DESCRIPTION OF THE TASK:
Which lines run from the line with "order: Galliformes" through the line with "genus: Acanthisitta" in the entries below? Print them exactly, both ends included, and nothing more.

── DATA IN THIS EXERCISE ──

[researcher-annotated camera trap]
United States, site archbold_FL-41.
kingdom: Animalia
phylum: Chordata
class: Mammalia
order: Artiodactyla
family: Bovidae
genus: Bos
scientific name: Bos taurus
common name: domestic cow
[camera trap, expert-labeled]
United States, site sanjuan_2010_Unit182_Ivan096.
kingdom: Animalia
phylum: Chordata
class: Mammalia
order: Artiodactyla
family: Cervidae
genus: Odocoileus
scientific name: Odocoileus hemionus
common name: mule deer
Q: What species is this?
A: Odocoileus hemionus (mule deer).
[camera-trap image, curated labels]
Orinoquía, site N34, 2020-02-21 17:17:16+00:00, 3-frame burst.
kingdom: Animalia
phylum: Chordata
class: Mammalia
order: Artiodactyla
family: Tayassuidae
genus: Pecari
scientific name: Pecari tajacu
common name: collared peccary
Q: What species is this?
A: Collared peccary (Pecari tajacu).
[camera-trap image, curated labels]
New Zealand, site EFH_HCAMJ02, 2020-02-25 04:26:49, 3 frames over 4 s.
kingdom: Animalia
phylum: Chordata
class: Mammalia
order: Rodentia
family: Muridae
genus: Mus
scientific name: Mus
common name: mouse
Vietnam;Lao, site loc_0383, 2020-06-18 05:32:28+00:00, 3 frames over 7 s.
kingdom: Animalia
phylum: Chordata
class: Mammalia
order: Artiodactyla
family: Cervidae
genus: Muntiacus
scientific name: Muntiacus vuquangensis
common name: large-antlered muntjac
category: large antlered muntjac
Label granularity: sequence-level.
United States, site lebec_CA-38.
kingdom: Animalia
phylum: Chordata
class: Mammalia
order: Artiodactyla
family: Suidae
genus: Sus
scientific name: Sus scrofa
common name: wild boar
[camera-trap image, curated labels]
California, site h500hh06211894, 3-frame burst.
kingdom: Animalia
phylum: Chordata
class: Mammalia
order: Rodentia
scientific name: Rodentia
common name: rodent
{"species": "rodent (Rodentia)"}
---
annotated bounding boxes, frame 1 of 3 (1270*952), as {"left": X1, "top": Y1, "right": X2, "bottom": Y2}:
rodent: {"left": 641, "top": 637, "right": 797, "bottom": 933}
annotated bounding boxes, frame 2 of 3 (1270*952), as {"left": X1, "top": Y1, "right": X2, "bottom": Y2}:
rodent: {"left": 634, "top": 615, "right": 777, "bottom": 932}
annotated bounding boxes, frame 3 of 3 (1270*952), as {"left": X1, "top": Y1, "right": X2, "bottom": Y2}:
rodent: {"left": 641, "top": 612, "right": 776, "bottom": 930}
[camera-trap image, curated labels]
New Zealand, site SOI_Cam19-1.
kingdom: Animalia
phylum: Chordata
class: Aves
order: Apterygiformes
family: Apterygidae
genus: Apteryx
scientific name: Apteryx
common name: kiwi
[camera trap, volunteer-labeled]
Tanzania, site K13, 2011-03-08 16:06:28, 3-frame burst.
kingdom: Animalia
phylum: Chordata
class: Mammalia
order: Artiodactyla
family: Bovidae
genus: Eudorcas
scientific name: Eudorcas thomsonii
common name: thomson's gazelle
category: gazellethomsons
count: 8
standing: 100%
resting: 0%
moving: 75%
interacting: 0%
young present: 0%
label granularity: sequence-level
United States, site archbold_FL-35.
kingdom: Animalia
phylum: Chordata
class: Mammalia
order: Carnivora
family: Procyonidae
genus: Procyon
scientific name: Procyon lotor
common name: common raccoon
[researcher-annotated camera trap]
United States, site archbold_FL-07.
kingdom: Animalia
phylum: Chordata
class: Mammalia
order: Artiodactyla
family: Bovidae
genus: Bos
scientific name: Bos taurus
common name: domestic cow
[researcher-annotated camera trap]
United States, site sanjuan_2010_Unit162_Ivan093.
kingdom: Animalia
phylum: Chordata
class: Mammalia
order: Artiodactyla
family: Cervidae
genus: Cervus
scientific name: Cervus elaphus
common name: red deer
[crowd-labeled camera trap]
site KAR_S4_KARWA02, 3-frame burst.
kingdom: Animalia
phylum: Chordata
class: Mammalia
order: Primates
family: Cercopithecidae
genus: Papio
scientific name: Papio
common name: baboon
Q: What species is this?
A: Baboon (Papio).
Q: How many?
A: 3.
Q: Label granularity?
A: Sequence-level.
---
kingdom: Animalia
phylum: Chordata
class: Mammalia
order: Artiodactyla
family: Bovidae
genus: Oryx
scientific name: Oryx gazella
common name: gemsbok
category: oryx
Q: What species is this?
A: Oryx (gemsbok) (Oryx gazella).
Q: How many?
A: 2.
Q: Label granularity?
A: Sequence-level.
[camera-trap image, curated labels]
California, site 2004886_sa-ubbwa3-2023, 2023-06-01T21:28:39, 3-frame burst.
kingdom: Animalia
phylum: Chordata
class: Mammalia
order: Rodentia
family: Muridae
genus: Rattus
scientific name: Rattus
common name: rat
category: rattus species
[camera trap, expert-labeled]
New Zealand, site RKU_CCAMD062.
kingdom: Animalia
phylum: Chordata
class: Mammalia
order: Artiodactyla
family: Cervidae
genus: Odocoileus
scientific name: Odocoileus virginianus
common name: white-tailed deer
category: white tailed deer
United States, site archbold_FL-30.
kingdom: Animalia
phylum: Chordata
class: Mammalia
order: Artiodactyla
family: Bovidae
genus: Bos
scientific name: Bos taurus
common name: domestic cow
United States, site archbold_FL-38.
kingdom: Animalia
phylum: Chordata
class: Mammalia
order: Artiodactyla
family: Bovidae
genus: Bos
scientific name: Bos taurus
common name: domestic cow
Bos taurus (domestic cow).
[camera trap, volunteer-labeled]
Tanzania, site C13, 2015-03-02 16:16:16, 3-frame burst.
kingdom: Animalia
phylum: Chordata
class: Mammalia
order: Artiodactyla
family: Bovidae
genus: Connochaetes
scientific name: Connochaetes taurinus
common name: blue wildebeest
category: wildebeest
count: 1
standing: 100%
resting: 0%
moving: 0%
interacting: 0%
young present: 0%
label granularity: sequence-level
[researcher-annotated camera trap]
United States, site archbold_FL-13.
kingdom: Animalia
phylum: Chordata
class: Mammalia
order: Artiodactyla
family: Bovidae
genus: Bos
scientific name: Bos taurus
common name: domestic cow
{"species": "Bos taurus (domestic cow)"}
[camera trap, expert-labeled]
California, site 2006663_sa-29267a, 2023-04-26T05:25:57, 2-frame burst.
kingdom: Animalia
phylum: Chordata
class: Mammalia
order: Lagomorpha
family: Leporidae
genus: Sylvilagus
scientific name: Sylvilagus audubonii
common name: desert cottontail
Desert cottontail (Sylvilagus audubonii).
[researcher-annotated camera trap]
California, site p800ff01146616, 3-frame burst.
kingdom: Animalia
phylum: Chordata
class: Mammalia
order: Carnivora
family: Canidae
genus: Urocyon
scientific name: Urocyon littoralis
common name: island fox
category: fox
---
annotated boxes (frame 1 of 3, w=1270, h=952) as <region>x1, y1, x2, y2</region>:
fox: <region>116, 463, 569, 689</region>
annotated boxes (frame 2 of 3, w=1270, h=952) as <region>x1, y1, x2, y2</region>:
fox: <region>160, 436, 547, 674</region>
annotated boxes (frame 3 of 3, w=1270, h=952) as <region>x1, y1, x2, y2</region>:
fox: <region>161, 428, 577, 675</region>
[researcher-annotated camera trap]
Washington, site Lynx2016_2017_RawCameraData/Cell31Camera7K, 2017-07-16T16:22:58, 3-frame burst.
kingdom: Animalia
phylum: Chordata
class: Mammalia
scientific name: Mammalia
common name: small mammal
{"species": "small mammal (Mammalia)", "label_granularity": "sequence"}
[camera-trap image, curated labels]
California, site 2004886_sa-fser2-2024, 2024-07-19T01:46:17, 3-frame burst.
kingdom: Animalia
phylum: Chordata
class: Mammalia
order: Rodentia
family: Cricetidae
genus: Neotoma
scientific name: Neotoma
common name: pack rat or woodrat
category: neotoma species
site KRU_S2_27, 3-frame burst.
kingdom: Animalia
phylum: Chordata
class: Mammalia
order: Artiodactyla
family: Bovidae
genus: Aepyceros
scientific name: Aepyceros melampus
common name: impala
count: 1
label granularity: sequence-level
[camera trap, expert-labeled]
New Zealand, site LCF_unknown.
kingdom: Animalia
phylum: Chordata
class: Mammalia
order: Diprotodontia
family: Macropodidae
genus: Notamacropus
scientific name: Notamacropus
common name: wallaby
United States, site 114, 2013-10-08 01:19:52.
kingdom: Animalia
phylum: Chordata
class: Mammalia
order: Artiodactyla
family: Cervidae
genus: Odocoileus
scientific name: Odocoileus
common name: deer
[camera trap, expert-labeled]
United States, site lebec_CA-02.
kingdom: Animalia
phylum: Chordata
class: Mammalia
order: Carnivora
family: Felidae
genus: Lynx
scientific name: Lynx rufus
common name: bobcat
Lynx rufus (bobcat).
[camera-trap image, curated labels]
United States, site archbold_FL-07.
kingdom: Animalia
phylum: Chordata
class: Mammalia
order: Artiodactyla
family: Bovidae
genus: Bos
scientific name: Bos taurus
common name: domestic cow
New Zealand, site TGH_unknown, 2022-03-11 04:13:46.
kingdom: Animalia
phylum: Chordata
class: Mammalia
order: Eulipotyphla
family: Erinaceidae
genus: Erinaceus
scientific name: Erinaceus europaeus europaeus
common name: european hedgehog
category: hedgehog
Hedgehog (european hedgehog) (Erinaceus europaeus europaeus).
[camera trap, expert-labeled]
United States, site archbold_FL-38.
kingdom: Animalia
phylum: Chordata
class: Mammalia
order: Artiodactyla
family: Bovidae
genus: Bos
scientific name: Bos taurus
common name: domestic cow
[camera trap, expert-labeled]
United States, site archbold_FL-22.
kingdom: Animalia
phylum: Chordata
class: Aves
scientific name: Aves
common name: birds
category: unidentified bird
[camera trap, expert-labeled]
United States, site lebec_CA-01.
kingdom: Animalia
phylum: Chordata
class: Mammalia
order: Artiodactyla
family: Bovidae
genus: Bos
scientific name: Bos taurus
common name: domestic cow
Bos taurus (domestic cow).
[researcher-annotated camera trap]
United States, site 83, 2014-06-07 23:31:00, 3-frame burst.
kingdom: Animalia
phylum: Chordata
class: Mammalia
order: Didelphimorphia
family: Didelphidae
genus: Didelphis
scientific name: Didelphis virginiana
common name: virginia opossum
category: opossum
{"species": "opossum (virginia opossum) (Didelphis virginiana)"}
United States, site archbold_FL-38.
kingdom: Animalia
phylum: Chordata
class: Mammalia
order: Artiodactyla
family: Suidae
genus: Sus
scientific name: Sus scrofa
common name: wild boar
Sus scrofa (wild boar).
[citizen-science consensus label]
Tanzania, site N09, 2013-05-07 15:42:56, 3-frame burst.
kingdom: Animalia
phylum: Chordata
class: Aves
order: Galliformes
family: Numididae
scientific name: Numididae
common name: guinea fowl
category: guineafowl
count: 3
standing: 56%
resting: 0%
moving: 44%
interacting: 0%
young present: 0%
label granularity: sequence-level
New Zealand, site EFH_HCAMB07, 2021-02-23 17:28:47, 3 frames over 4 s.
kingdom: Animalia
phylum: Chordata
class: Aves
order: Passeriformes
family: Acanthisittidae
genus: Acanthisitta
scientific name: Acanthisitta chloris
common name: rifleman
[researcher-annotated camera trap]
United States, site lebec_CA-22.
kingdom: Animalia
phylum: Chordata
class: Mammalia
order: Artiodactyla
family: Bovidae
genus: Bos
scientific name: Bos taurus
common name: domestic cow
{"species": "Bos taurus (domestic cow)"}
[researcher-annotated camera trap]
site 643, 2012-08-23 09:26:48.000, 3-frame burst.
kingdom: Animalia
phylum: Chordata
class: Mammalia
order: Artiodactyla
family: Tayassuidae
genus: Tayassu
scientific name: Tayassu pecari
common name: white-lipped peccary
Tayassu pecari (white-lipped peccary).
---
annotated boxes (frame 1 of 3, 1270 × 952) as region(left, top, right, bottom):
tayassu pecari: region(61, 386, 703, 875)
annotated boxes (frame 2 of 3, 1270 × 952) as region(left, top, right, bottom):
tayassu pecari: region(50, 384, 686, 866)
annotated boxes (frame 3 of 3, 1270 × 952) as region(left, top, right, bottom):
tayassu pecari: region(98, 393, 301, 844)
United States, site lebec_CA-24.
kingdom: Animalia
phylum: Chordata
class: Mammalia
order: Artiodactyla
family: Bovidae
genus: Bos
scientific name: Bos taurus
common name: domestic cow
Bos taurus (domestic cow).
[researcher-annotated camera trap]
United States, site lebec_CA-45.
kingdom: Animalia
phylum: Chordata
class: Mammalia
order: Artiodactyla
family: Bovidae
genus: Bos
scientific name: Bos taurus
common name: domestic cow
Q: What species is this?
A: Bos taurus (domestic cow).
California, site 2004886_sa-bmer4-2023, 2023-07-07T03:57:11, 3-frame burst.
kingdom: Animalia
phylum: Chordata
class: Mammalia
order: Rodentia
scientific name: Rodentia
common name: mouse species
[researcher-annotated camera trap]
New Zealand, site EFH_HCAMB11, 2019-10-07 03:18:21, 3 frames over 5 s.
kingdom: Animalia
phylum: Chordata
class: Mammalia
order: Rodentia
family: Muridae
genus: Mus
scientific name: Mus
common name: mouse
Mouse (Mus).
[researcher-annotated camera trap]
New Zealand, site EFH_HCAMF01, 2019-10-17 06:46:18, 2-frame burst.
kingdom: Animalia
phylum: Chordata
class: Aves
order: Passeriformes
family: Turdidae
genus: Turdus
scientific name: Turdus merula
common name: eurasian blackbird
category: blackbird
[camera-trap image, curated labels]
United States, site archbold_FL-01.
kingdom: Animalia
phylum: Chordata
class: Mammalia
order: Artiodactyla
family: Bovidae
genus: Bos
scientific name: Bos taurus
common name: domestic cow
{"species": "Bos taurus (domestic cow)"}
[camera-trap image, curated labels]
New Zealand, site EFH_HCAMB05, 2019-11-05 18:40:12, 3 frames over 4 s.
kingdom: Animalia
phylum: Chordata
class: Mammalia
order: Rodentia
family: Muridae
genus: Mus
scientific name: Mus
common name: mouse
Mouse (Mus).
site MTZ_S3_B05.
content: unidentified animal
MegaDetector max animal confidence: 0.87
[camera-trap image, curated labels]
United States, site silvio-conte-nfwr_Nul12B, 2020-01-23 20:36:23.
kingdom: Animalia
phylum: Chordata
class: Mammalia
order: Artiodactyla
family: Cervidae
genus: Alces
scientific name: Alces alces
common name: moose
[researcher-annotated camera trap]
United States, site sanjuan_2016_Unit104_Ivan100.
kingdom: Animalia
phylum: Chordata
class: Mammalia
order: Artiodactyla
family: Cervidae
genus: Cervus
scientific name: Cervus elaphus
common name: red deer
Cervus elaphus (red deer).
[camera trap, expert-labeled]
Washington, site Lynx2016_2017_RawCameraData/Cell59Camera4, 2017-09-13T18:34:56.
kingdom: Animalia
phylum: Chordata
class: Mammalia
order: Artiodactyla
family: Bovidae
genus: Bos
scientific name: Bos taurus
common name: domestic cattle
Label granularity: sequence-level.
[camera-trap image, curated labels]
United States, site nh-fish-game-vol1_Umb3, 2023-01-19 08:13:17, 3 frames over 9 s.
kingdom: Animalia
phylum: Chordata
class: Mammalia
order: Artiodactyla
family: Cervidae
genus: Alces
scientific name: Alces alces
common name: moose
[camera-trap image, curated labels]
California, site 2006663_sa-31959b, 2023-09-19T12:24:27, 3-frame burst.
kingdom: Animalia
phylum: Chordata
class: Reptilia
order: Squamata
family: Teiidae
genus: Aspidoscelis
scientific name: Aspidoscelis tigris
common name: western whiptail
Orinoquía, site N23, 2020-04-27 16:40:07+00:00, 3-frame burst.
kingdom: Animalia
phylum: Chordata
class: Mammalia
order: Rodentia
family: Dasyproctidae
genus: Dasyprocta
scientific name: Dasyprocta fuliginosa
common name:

───

SOLVED PROBLEM:
order: Galliformes
family: Numididae
scientific name: Numididae
common name: guinea fowl
category: guineafowl
count: 3
standing: 56%
resting: 0%
moving: 44%
interacting: 0%
young present: 0%
label granularity: sequence-level
New Zealand, site EFH_HCAMB07, 2021-02-23 17:28:47, 3 frames over 4 s.
kingdom: Animalia
phylum: Chordata
class: Aves
order: Passeriformes
family: Acanthisittidae
genus: Acanthisitta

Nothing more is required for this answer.